Berita Tasikmalaya, (harapanrakyat.com),– Gugatan yang dilayangkan Septhiana Yiringiadi kepada tetangganya, Yamin, mendapat sorotan dari ahli ekologi Tasikmalaya, Jawa Barat.
Septhiana, warga Perum Nanggela, Cigantang, Mangkubumi, Kota Tasikmalaya, Jawa Barat, tersebut tak terima burung peliharaannya mati setelah menghirup asap dari pembakaran sampah yang dilakukan Yamin. Tak tanggung-tanggung Septhiana meminta ganti rugi senilai Rp 60 juta kepada tetangganya tersebut.
Ir H Nanang Nurjamil, ahli ekologi Tasikmalaya, mengatakan, seekor burung tidak akan mudah terkena penyakit akibat asap. Kecuali kandungan asap mengandung partikel karbon dioksida, karbon monoksida, nitrogen oksida, sulfur oksida, dan senyawa organik volatil.

### KUMPULAN TUGAS
**1.** Menurut potongan teks, berapa ganti rugi yang diminta Septhiana dari Yamin?
**2.** Berdasarkan potongan teks, jelaskan mengapa Septhiana menggugat tetangganya, Yamin.
**3.** Ringkas potongan teks dalam dua kalimat.
Kerjakan hanya berdasarkan potongan teks tersebut.

[Entri dari kumpulan data]

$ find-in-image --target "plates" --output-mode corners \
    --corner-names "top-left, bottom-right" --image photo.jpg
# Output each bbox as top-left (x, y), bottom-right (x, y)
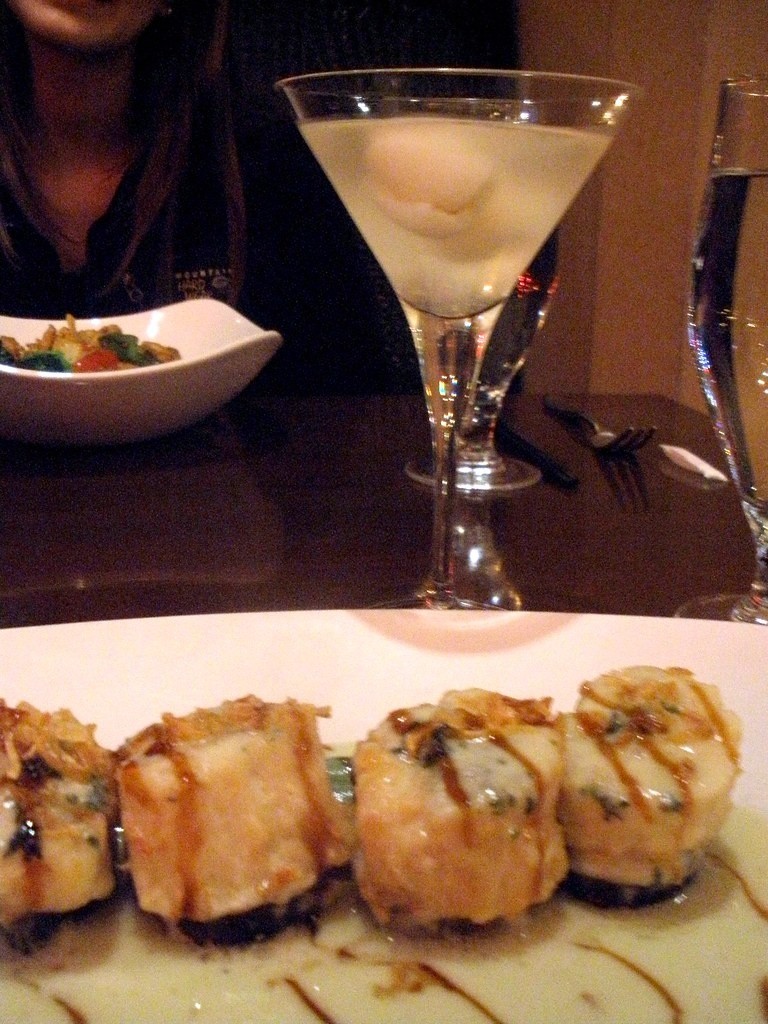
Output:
top-left (0, 609), bottom-right (768, 1024)
top-left (0, 297), bottom-right (283, 447)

### TUGAS TERJAWAB
**1.** Rp 60 juta.

**2.** Septhiana tidak terima karena burung peliharaannya mati setelah menghirup asap dari pembakaran sampah yang dilakukan Yamin. Karena itu, ia meminta ganti rugi senilai Rp 60 juta kepada Yamin.

**3.** Septhiana Yiringiadi, warga Perum Nanggela, Kota Tasikmalaya, menuntut ganti rugi Rp 60 juta dari tetangganya, Yamin, karena burung peliharaannya mati setelah menghirup asap pembakaran sampah yang dilakukan Yamin. Ahli ekologi Ir H Nanang Nurjamil menyatakan bahwa burung tidak mudah terkena penyakit akibat asap, kecuali asap itu mengandung zat seperti karbon dioksida, karbon monoksida, nitrogen oksida, sulfur oksida, dan senyawa organik volatil.